### [EXTRACTED TEXT]
------
When they were sad, it was their sadness and the wilderness. And in reading some of what they wrote, they chronicled the various temptations of life, which made me think even more about what Jesus must have experienced in the wilderness. The loneliness, the fatigue, the hunger, the thirst, the doubts. In a place people saw as the most dangerous place around.

But of all the temptations, hunger, thirst, fatigue, these weren’t the greatest according to the desert dwellers. The greatest was another, called “Acedia.” Indifference. They called it the noonday demon- somewhere between the beginning and end you just lose interest altogether. As one New York Times writer noted this feeling “is not a relic of the fourth century or a hang-up of some weird Christian monks but also a modern force that easily attaches” to us.   With the overburdened schedules. While we seem so busy, as we do more, we commit less and less. Think of the ways we allow our “schedule” to alter our living.

As it turns out, Pope Francis, in this year’s Lenten address spoke to this very thing-perhaps the greatest temptation of our age: “Indifference to our neighbor and to God also represents a real temptation for us Christians. Each year during Lent we need to hear once more the voice of the prophets who cry out and trouble our conscience.” Because of our networks and distractions, he described the phenomenon he calls the globalization of indifference, Francis writes that “whenever our interior life becomes caught up in its own interests and concerns, there is no longer room for others, no place for the poor. God’s voice is no longer heard, the quiet joy of his love is no longer felt, and the desire to do good fades.”



He continues that, “We end up being incapable of feeling compassion at the outcry of the poor, weeping for other people’s pain, and feeling a need to help them, as though all this were someone else’s responsibility and not our own.” And maybe we even convince ourselves that God is pretty indifferent too. After all, why are there so many struggles and troubles? It reminds me a of cartoon series “Coffee with Jesus” where Jesus is having coffee with a woman who asks why there are so many destructive things happening in the world, and Jesus, coffee cup in hand smirks and replies, “I was going to ask you the same question.”

Indifference is a temptation. The forces of evil are counting upon our belief that nothing will really change.

But the gospel is that Jesus comes to challenge such a world. God has ripped apart the heavens. The Spirit descends and enters. The gospel breaks in with life altering promise!

This is amazingly good news in all our places that seem that the world can’t change or wilderness exists. Since God has invaded and altered the world- it’s not the world we think we see. There is difference. Not indifference. When we turn away from indifference, when we fast from it, then we can feast on God’s love.

Now all battles with evil are altered-the game is changed because God is present. And it comes back to baptism- where we hear we become part of God’s family and mission. And it’s about more than just assuring our salvation as in eternity with God some day. Luther taught that baptism is necessary for salvation- this we believe. What about those not baptized? Will they be saved some day? Is that the only way God will save people? As important for this life I believe, is that baptism is necessary for salvation in this life- that every day we know life, share community and healing, and forgiveness and know we don’t stand alone. God is present and providing and redefining. And today Karlie, who is up here being absolutely adorable, enters this life- baptism is a life changing journey with God.

This weekend some of our youth, years beyond their baptism are experiencing this. They are at Youth Quake and the theme is ReDefine. Being followers of Jesus redefines and alters us- who we think we are and what we can do. This is the change in our conscience we hear of in 1 Peter.  We are changed and given the gift and challenge of serving others. No matter how young we are- no matter who we are. This weekend the youth are packing food for the hungry.
------
### [INSTRUCTION]
Answer these questions from the passage on indifference above.
(a) What name did the desert dwellers give to the greatest temptation?
(b) What phrase does Pope Francis use for the phenomenon that networks and distractions produce?
(c) What is the theme at Youth Quake?
------
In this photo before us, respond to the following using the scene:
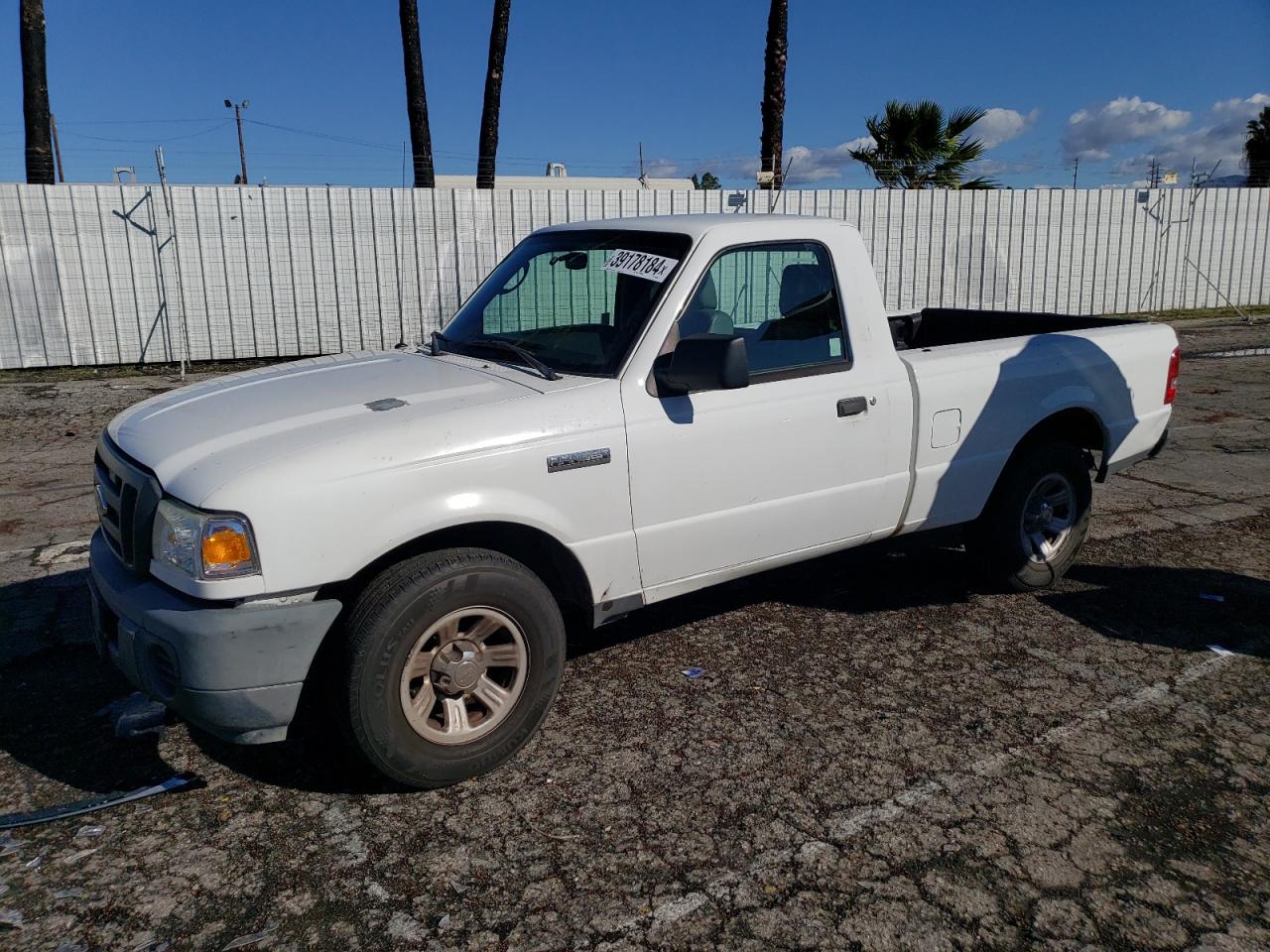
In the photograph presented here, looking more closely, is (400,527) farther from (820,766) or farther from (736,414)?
(820,766)

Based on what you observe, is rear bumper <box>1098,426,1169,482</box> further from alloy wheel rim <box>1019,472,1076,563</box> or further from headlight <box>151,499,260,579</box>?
headlight <box>151,499,260,579</box>

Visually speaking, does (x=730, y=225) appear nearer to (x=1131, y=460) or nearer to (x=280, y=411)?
(x=280, y=411)

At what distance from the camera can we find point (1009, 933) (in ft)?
8.98

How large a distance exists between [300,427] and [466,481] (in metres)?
0.59

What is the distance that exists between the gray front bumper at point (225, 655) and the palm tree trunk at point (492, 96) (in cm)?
1623

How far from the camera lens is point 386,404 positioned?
3.53 m

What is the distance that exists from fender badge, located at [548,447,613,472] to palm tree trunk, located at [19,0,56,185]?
47.6 feet

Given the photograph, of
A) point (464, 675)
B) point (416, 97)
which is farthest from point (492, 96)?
point (464, 675)

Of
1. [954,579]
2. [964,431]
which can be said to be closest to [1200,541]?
[954,579]

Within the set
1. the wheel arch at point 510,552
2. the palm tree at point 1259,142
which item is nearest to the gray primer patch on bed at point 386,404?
the wheel arch at point 510,552

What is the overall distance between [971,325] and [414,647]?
4487 millimetres

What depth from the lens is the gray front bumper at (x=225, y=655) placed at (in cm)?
300

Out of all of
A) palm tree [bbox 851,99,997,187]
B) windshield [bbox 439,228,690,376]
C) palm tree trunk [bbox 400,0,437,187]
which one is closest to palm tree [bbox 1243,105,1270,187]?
palm tree [bbox 851,99,997,187]

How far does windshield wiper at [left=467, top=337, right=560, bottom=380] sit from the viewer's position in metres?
3.81
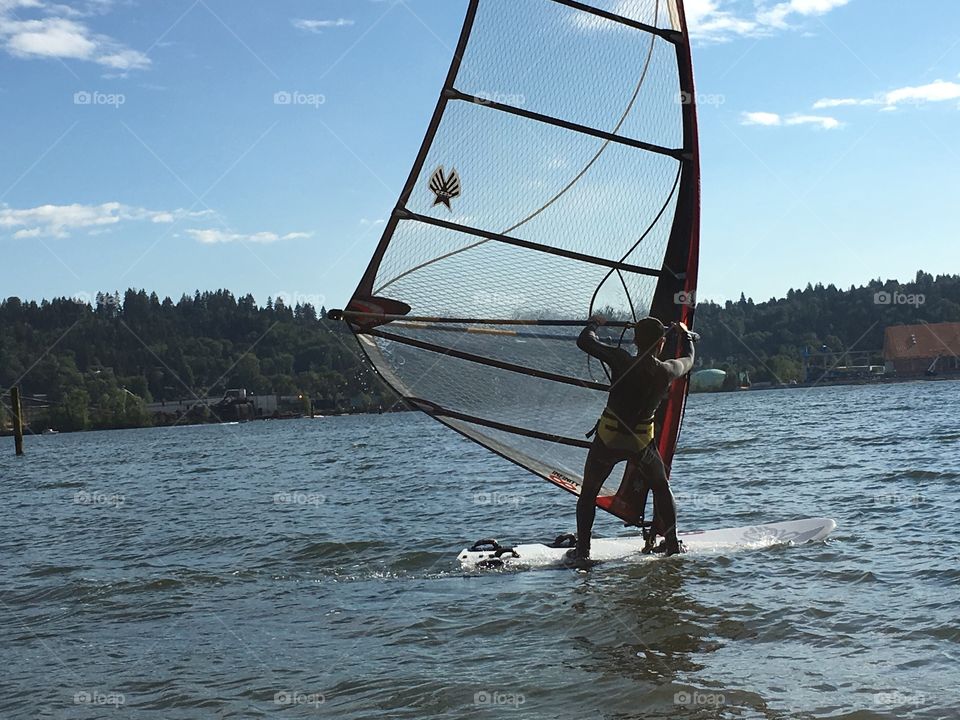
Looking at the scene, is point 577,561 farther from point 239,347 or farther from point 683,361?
point 239,347

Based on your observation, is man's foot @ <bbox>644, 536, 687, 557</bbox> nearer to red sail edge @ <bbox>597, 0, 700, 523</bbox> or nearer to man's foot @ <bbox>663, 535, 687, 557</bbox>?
man's foot @ <bbox>663, 535, 687, 557</bbox>

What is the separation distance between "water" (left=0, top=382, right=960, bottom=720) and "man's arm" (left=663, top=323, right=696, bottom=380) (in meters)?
1.65

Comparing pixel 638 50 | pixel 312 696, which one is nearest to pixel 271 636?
pixel 312 696

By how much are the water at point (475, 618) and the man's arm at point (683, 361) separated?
1653 mm

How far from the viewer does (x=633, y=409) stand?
26.9ft

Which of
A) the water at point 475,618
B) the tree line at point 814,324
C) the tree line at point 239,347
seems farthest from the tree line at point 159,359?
the water at point 475,618

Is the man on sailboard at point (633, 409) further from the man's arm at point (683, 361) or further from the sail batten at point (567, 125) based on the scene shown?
the sail batten at point (567, 125)

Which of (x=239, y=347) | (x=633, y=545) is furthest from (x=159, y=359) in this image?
(x=633, y=545)

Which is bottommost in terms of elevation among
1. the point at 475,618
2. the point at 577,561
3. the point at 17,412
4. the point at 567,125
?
the point at 475,618

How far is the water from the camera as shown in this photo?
18.4 feet

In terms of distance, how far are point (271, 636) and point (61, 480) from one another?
2447 centimetres

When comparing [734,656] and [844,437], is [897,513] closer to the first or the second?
[734,656]

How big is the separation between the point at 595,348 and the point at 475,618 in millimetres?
2213

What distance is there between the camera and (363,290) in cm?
786
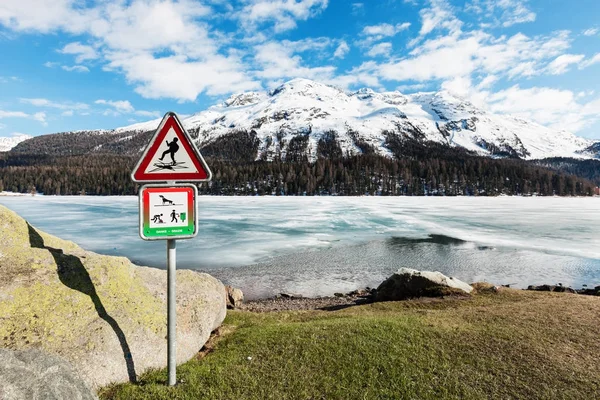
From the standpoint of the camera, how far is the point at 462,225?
2104 inches

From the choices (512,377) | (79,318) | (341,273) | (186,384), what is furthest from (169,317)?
(341,273)

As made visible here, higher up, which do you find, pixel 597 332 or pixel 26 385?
pixel 26 385

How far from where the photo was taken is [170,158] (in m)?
5.99

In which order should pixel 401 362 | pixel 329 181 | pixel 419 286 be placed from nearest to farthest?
1. pixel 401 362
2. pixel 419 286
3. pixel 329 181

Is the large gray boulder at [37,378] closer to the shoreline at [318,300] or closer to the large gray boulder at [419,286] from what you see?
the shoreline at [318,300]

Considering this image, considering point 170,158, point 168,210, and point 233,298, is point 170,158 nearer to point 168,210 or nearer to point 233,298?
point 168,210

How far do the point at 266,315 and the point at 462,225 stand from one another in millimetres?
48805

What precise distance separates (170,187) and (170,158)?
20.5 inches

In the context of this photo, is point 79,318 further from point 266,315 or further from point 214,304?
point 266,315

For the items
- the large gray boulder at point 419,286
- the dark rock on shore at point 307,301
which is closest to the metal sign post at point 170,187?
the large gray boulder at point 419,286

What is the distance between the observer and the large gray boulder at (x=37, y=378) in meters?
4.20

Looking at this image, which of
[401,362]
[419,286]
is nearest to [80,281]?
[401,362]

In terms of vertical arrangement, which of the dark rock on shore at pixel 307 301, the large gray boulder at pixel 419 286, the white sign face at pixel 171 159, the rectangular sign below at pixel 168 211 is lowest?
the dark rock on shore at pixel 307 301

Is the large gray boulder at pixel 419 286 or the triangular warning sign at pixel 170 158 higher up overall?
the triangular warning sign at pixel 170 158
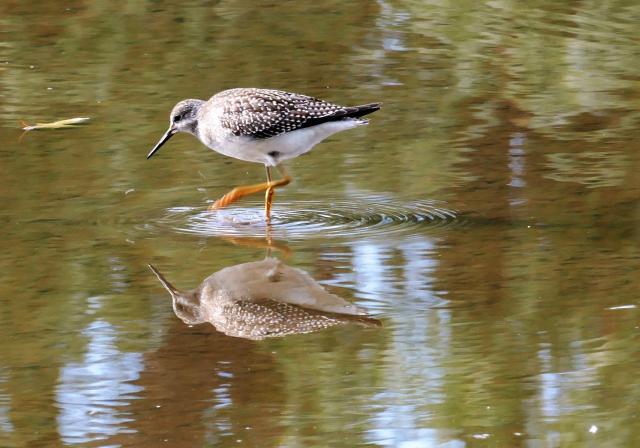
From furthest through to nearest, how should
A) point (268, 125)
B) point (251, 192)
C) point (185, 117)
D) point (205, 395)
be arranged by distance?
1. point (185, 117)
2. point (251, 192)
3. point (268, 125)
4. point (205, 395)

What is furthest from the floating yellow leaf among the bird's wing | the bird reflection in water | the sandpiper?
the bird reflection in water

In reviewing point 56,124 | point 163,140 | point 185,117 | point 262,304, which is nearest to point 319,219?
point 185,117

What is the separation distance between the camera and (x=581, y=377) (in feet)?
20.7

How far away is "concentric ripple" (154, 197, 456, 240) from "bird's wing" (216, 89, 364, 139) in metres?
0.53

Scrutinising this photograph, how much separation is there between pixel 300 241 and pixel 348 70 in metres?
3.83

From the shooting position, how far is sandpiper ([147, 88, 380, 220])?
8.94 metres

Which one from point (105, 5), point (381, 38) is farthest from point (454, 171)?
point (105, 5)

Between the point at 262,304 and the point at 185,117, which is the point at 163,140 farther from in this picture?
the point at 262,304

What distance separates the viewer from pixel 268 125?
8961 mm

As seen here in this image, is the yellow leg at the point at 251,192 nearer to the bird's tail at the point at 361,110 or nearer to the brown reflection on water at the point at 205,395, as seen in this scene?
the bird's tail at the point at 361,110

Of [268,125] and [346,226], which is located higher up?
[268,125]

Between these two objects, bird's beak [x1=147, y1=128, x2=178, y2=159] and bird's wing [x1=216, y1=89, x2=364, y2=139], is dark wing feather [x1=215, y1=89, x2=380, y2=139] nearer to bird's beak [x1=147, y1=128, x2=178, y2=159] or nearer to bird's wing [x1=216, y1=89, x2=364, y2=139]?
bird's wing [x1=216, y1=89, x2=364, y2=139]

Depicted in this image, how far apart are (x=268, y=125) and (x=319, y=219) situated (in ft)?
2.29

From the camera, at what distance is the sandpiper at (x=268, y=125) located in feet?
29.3
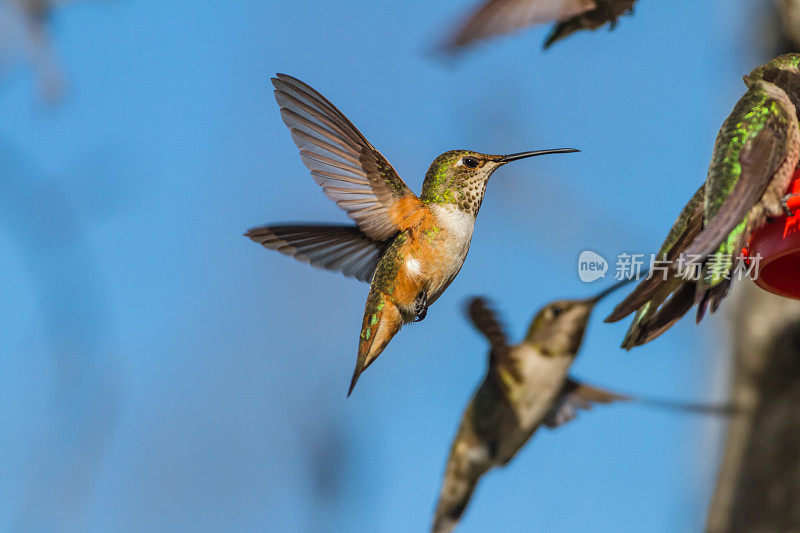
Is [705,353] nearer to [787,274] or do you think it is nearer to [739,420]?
[739,420]

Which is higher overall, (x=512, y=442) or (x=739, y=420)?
(x=739, y=420)

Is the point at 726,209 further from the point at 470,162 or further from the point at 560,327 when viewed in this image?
the point at 560,327

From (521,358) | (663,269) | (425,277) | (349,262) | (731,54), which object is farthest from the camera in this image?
(731,54)

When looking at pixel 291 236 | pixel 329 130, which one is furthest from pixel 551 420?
pixel 329 130

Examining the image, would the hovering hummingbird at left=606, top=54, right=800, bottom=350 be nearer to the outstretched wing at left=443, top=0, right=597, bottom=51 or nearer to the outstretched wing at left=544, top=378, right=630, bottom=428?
the outstretched wing at left=443, top=0, right=597, bottom=51

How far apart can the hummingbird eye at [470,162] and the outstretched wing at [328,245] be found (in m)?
0.44

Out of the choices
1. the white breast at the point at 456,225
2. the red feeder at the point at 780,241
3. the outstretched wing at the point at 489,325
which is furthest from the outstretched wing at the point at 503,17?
the red feeder at the point at 780,241

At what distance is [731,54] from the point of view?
306 inches

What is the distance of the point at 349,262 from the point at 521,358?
2.90 ft

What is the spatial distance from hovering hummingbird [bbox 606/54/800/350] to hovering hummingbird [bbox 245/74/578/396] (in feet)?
1.85

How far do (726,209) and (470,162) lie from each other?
1001 millimetres

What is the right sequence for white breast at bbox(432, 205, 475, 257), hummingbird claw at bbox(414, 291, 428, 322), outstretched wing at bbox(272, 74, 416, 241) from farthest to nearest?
1. hummingbird claw at bbox(414, 291, 428, 322)
2. white breast at bbox(432, 205, 475, 257)
3. outstretched wing at bbox(272, 74, 416, 241)

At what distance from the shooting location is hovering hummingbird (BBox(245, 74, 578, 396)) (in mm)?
2998

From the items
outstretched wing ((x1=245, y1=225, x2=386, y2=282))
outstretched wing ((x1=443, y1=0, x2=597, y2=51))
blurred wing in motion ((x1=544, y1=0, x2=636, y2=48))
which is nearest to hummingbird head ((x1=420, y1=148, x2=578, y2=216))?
outstretched wing ((x1=245, y1=225, x2=386, y2=282))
------
### [EXERCISE ANSWER]
(a) "Acedia," meaning indifference, which they also called the noonday demon.
(b) The globalization of indifference.
(c) ReDefine.